Practice the real knowledge - Scratch integrated ip agent (take Abu cloud as an example)

I. Preface

There is a project that needs to crawl the Securities Association, and the other party has ip shielding. So I need to realize the ip automatic switch in the scratch to complete the crawling task.

Before that, I have used the third-party library, namely, scrapy proxys plus the proxy api interface of sesame ip. Maybe the previous code has not been adjusted well, resulting in the failure to succeed. (there will be a chance to test later).

2, Abu cloud example

Abu cloud officially gave python and scrape's Sample code

Python 3 example

from urllib import request

    # Target page to visit
    targetUrl = ""

    # proxy server 
    proxyHost = ""
    proxyPort = "9020"

    # Proxy tunnel validation information
    proxyUser = "H01234567890123D"
    proxyPass = "0123456789012345"

    proxyMeta = "http://%(user)s:%(pass)s@%(host)s:%(port)s" % {
        "host" : proxyHost,
        "port" : proxyPort,
        "user" : proxyUser,
        "pass" : proxyPass,

    proxy_handler = request.ProxyHandler({
        "http"  : proxyMeta,
        "https" : proxyMeta,

    #auth = request.HTTPBasicAuthHandler()
    #opener = request.build_opener(proxy_handler, auth, request.HTTPHandler)

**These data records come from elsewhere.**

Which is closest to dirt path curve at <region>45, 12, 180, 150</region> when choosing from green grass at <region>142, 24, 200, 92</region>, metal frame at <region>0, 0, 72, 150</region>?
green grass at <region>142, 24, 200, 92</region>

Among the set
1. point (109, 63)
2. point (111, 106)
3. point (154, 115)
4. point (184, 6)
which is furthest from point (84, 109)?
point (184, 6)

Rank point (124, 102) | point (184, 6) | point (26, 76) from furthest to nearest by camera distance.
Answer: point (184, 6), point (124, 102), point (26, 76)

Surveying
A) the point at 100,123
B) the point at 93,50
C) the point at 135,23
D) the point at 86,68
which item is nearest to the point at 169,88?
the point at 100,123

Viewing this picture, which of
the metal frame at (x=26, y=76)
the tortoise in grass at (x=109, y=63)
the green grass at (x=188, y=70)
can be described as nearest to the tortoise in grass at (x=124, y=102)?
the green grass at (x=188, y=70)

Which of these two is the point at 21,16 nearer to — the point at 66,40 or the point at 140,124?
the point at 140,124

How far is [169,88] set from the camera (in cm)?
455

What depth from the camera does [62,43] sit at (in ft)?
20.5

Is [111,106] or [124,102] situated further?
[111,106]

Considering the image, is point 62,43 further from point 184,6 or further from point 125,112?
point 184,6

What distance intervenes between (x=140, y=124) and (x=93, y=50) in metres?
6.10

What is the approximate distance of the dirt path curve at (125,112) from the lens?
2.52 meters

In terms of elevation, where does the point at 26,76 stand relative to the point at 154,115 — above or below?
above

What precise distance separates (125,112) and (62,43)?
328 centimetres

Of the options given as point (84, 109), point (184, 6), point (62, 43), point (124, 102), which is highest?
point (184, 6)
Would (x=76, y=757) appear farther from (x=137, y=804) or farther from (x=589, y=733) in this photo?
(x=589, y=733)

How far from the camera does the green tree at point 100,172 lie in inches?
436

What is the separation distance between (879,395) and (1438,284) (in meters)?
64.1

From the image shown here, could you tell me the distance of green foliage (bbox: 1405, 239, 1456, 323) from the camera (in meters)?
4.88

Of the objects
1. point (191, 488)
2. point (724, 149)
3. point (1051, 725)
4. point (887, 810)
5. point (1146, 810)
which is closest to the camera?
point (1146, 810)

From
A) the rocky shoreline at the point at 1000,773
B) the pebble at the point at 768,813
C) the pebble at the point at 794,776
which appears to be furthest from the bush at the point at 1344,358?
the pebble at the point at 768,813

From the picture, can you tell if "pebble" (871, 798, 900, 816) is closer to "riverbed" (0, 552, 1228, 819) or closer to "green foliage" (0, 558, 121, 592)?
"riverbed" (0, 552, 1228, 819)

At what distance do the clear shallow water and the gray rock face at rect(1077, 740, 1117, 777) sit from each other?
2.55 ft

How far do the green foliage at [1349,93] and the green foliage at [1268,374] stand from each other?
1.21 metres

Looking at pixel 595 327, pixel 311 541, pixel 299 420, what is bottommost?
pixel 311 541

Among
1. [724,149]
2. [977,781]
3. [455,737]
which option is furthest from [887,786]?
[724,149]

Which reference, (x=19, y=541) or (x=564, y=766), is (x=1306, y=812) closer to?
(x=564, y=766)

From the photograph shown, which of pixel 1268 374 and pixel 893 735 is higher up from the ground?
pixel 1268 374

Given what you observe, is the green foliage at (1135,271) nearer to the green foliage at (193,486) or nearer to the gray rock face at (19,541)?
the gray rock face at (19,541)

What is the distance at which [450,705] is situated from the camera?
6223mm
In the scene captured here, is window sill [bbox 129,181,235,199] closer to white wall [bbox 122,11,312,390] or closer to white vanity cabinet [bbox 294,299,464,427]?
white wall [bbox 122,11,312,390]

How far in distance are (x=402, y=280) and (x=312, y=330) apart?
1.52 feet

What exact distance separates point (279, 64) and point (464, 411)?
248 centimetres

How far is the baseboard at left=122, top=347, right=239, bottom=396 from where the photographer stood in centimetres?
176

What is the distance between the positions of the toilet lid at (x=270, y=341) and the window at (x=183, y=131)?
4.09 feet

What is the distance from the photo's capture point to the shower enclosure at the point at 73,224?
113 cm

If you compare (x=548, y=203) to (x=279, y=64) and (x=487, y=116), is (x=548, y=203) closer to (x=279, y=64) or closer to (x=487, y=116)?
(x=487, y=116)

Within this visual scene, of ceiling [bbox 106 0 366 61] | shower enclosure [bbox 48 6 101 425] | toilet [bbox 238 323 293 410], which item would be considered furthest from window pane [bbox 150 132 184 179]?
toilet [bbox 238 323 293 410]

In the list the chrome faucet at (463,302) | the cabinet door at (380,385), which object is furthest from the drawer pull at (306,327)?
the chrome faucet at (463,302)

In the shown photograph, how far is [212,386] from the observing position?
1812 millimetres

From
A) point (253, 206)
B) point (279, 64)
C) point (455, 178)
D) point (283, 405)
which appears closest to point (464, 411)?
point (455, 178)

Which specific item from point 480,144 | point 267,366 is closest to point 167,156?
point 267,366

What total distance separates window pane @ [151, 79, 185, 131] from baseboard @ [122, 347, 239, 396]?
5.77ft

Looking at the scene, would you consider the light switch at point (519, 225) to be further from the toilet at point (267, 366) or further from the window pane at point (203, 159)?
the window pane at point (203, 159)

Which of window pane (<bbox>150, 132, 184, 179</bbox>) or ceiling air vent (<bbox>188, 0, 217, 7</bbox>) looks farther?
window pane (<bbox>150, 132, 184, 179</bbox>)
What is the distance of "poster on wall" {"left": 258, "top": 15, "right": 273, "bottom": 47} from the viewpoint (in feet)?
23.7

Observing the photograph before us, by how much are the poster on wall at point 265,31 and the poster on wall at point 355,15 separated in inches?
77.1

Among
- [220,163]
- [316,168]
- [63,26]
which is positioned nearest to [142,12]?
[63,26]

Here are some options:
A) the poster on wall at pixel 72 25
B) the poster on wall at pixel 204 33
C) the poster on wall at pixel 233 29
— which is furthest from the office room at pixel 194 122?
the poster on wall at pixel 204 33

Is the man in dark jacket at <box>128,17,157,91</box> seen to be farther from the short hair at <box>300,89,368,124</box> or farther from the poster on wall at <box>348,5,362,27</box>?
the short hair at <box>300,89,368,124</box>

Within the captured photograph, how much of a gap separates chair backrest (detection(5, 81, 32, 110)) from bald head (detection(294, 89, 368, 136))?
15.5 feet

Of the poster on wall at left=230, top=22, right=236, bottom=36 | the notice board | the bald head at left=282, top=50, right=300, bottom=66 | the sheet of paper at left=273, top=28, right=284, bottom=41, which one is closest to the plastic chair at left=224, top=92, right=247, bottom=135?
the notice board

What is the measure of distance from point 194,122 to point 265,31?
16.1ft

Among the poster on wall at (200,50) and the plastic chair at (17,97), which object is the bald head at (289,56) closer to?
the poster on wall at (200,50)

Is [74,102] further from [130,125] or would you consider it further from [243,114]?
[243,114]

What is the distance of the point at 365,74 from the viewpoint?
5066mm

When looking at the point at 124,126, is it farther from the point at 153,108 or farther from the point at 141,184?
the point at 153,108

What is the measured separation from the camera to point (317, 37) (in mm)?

    opener = request.build_opener(proxy_handler)

    resp = request.urlopen(targetUrl).read()

    print (resp)                        

The above is the native writing method, and the following is the middleware writing method of scrapy

scrapy Middleware

 import base64

    # proxy server 
    proxyServer = ""

    # Proxy tunnel validation information
    proxyUser = "H01234567890123D"
    proxyPass = "0123456789012345"

    # for Python2
    proxyAuth = "Basic " + base64.b64encode(proxyUser + ":" + proxyPass)

    # for Python3
    #proxyAuth = "Basic " + base64.urlsafe_b64encode(bytes((proxyUser + ":" + proxyPass), "ascii")).decode("utf8")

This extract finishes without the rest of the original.